**WHAT THIS EXERCISE ASKS**
[a] Please write out the passage in the letter about Hart Parr engine parts from "I’m enclosing an" up to and including "the later number.".
[b] In the letter about Hart Parr engine parts, what weight is listed for the flywheel of the 45 and 60 horse engines?
[c] Carry on the letter about Hart Parr engine parts from its last sentence.
— Start EXTRACT —
1021 F Street, Schuyler, Nebraska 68661

I’m enclosing an article written by W. H. Williams in 1927,
which may be of interest to G.E.M. readers.

In going through the article, it seems that Mr. Williams guessed
at the weights of the parts he mentions. I looked up the parts he
mentions. In my book, the 220 pound crankshaft is listed at 368
pounds for the early number and 350 pounds for the later number.
Next he mentions a 500 pound flywheel. The flywheel of the 45 and
60 horse engines, of which Mr. Williams writes, is listed at 1124
pounds. The belt pulley isn’t mentioned. The pulley had a
40′ diameter and a 12′ face. Within this pulley was
contained a planetary gear set to provide a reverse gear plus the
belt and traction clutch. This conglomeration weighed nearly as
much as the flywheel and had to be removed when the crankshaft had
to be replaced. No doubt, the service man erected a tripod from
which to suspend a block and tackle for this heavy lifting. I was
looking at a Hart Parr ’60’ in Saskatchewan, noticing that
the key had split a piece out of the hub and an iron band had been
shrunk on to the hub to hold the broken out piece in place. I said
it would be a calamity if that flywheel came off while the engine
was running. The owner said it did while they were threshing. It
rolled past the rack and the wagons and into the ‘bush.’
They had an awful time getting it out of the bush and then it took
16 men to get it back on the crankshaft. Those 16 men must have
been crowded like ants on an ant hill.
— End EXTRACT —
— Start SOURCE DATA —
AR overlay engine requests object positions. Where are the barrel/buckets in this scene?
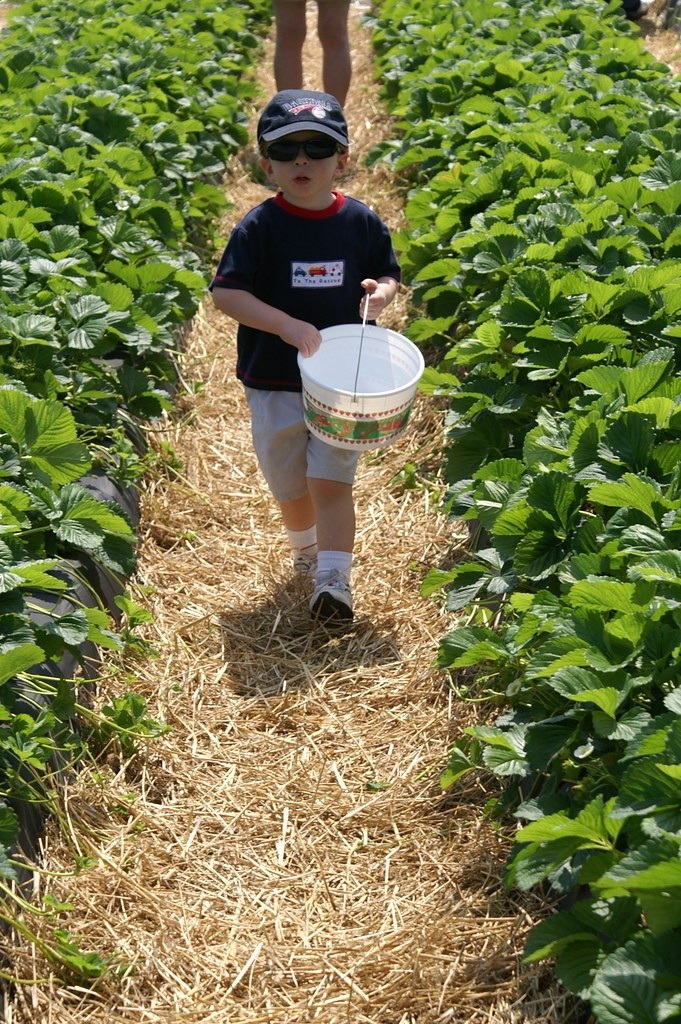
— End SOURCE DATA —
**RESPONSES IN ORDER**
[a]
I’m enclosing an article written by W. H. Williams in 1927,
which may be of interest to G.E.M. readers.

In going through the article, it seems that Mr. Williams guessed
at the weights of the parts he mentions. I looked up the parts he
mentions. In my book, the 220 pound crankshaft is listed at 368
pounds for the early number and 350 pounds for the later number.

[b] 1124 pounds

[c]
Twenty-five years ago there was no such thing as the farm
tractor. For the past ten years it has been a commonplace in
agriculture. Mechanical inventions develop very rapidly in the
twentieth century, whose first years saw many experiments in the
tractor building. Several of the large builders of gasoline engines
took part in these experiments, but all these designs consisted
simply of a stationary gas engine mounted on a truck and when put
to field tests failed because they lacked special features to adapt
them to this different class of service.

In 1902 the Hart-Parr Company of Charles City, Iowa, put its
first farm tractor in the field. The results were valuable chiefly
in showing what features their design lacked, and some of the
features it should contain. The next twelve months were spent in an
entire re-designing of the first model; in the spring of 1903, the
first successful model of a gasoline tractor was put in the field.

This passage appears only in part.